PPARγ is not required for the inhibitory actions of PGJ2 on cytokine signaling in pancreatic β-cells

Peroxisome proliferator-activated receptor (PPAR)gamma agonists, such as 15-deoxy-Delta(12,14)-prostaglandin J(2) (PGJ(2)) and troglitazone. have been shown to elicit anti-inflammatory effects in pancreatic P-cells that include inhibition of cytokine-stimulated inducible nitric oxide synthase (iNOS) gene expression and production of nitric oxide.
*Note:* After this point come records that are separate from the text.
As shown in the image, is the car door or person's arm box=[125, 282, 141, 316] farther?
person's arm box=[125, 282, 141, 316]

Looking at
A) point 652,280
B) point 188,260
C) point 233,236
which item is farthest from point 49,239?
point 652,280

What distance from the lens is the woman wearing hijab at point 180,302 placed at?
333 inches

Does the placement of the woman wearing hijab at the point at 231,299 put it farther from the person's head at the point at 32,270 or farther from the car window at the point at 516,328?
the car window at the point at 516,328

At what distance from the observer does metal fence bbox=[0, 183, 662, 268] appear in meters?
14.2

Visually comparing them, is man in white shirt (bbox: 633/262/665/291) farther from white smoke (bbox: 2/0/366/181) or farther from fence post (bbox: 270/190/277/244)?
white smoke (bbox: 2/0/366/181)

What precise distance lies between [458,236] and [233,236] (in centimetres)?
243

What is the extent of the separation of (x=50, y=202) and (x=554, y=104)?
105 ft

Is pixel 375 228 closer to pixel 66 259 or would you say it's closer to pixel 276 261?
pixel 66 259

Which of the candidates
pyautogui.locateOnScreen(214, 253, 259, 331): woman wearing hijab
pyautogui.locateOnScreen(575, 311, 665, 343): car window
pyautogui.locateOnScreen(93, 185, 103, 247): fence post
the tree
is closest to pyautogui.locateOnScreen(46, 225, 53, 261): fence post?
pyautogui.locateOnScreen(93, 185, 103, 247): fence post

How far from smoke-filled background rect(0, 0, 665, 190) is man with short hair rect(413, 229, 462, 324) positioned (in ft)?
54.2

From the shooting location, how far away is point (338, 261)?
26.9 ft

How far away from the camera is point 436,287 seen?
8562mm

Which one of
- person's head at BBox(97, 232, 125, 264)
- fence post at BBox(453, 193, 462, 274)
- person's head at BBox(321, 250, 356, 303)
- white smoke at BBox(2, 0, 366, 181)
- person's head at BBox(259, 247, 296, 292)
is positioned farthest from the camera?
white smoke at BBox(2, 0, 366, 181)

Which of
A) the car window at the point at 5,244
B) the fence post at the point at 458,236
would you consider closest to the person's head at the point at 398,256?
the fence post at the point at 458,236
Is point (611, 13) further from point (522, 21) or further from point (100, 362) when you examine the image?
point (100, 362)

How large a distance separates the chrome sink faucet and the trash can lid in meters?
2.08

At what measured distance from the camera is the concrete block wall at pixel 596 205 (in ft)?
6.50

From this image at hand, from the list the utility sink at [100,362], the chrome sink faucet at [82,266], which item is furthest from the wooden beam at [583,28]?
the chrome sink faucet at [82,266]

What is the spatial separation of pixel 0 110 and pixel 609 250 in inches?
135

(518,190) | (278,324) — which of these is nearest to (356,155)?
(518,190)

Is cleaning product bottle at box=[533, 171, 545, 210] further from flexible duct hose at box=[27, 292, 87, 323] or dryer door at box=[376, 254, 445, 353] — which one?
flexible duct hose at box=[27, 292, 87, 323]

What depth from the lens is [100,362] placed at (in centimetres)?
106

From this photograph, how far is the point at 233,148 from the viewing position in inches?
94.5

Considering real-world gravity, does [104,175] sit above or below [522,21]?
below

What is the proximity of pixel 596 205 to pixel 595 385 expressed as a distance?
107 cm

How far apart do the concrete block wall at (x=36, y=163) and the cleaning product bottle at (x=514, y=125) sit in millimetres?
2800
In addition, these ligands impair IL-1-induced NF-kappaB and MAPK as well as IFN-gamma-stimulated signal transducer and activator of transcription (STAT)1 activation in beta-cells. The purpose of this study was to determine if PPARgamma activation participates in the anti-inflammatory actions of PGJ(2) in beta-cells. Pretreatment of RINm5F cells for 6 h with PGJ(2) results in inhibition of IL-1-stimulated IkappaB degradation and IFN-gamma-stimulated STATI phosphorylation. Overexpression of a dominant-negative (dn) PPARgamma mutant or treatment with the PPARgamma antagonist GW-9662 does not modulate the inhibitory actions of PGJ(2) on cytokine signaling in RINm5F cells. Although these agents fail to attenuate the inhibitory actions of PGJ(2) on cytokine signaling, they do inhibit PGJ(2)-stimulated PPARgamma response element reporter activity. Consistent with the inability to attenuate the inhibitory actions of PGJ(2) on cytokine signaling, neither dnPPARgamma nor GW-9662 prevents the inhibitory actions of PGJ(2) on IL-1-stimulated iNOS gene expression or nitric oxide production by RINm5F cells. These findings support a PPARgamma-independent mechanism by which PPARgamma ligands impair cytokine signaling and iNOS expression by islets.